◆ **Sección del documento**:

:::

Contra la tentación de la inocencia

El testamento de Glucksmann

En mayo de 2005, en la presentación de su libro «El discurso del odio», en el Círculo de Bellas Artes de Madrid, André Glucksmann me dijo: «La resistencia al odio es el gran motor de la historia». Podría ser una idea fuerza para esta Europa desconcertada que no encuentra su voz propia ante los conflictos que la acechan. «Cuando la política fomenta la ansiedad se convierte en un arte reaccionario», escribe Glucksmann, en este su último libro que el lector tiene en sus manos. Y los gobernantes europeos desorientados especulan permanentemente con las angustias de los ciudadanos, sin reparo alguno en hacer suya la agenda de la extrema derecha.

:::

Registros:
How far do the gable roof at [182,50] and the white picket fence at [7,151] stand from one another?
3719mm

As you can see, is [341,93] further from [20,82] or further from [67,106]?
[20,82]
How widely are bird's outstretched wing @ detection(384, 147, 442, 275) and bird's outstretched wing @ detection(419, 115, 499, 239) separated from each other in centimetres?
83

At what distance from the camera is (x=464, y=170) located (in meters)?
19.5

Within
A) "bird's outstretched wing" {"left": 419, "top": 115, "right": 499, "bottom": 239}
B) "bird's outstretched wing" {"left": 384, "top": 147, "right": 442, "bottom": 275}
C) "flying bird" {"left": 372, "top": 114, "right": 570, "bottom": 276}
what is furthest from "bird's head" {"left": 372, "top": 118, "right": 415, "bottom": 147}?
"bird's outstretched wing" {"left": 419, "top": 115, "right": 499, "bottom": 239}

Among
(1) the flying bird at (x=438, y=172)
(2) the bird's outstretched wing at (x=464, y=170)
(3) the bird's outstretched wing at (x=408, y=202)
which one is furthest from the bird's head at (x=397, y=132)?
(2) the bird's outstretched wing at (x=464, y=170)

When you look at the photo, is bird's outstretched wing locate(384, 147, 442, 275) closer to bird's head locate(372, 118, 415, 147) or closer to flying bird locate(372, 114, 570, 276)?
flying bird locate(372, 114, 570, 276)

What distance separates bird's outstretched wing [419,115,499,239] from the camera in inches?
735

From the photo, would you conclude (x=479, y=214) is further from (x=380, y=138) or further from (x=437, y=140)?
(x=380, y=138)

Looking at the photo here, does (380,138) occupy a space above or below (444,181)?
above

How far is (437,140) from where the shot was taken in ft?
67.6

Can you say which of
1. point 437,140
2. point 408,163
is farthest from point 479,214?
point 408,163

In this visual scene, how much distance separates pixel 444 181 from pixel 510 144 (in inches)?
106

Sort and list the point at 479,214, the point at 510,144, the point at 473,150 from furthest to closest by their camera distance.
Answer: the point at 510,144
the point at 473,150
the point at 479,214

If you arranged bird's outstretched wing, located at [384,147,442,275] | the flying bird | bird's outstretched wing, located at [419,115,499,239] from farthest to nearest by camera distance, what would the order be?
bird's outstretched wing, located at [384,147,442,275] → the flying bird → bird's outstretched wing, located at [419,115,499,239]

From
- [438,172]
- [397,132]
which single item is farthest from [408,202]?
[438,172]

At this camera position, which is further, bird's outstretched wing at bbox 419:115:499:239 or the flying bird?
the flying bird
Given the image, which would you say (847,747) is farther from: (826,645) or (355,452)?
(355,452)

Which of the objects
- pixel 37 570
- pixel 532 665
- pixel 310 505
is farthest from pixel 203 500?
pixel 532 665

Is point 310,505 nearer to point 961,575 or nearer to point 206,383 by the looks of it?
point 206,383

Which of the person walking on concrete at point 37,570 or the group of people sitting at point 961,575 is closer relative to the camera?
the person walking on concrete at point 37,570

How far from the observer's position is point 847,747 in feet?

:::

◆ **Tus tareas**:
- a) Cita literalmente el fragmento sobre Glucksmann, comenzando en «En mayo de 2005, en» y terminando en «la extrema derecha.».
- b) Prolonga el fragmento sobre Glucksmann a partir de su última oración.
Los registros constituyen un material aparte.

◆ **Resultados obtenidos**:
- a)
En mayo de 2005, en la presentación de su libro «El discurso del odio», en el Círculo de Bellas Artes de Madrid, André Glucksmann me dijo: «La resistencia al odio es el gran motor de la historia». Podría ser una idea fuerza para esta Europa desconcertada que no encuentra su voz propia ante los conflictos que la acechan. «Cuando la política fomenta la ansiedad se convierte en un arte reaccionario», escribe Glucksmann, en este su último libro que el lector tiene en sus manos. Y los gobernantes europeos desorientados especulan permanentemente con las angustias de los ciudadanos, sin reparo alguno en hacer suya la agenda de la extrema derecha.

- b)
«Los desarraigados son tomados por unos parias peligrosos, pensad en los judíos de ayer, pensad en los gitanos de hoy, pensad en los extranjeros de siempre», escribe Glucksmann. Si en el origen de este libro está su indignación por el trato que, de Sarkozy a Valls, se ha dispensado al número irrisorio de gitanos que habitan «el país de los derechos del hombre», la cuestión de fondo es la nueva realidad de un mundo, en que una parte de sus habitantes, «chinos, indios, brasileños, indonesios, vietnamitas y otros emergentes» han dejado de sentirse condenados, como sus antepasados, al «eterno retorno de la miseria y la servidumbre» y desafían a la vieja Europa presunta propietaria del universalismo y autoproclamada faro del mundo. La profunda crisis que atraviesa Europa tiene que ver con la dificultad de adaptarse a esta nueva realidad. Y Glucksmann nos ofrece a modo de testamento el ejercicio de revisitar a Voltaire, como antídoto para vencer la presunción y el narcisismo en que corremos el riesgo de ahogarnos. Frente a la hipótesis posmoderna de «la desaparición de las grandes luchas (Fukuyama) y de los grandes debates (Lyotard)», las luces volterianas pueden ayudarnos a recuperar el sentido de la realidad.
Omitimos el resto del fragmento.